> **Entries taken from a collection**
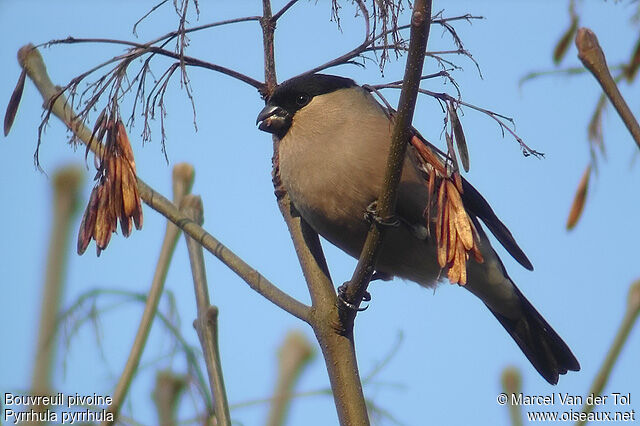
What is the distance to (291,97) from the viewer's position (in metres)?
3.64

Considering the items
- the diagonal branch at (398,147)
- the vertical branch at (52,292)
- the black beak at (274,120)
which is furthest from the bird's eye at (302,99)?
the vertical branch at (52,292)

> **What to produce**
Can you output all of the rows above as a two-column CSV with the headers "prompt" and "reply", one line per row, where each row's text and its answer each sit in a single quoted field with line breaks replaced by spaces? Leave the pictures out.

> **Final answer**
prompt,reply
"What is the distance to (291,97) from the viewer's position (in metres)?","3.64"
"Considering the items - the diagonal branch at (398,147) - the vertical branch at (52,292) - the black beak at (274,120) which is furthest from the bird's eye at (302,99)?","the vertical branch at (52,292)"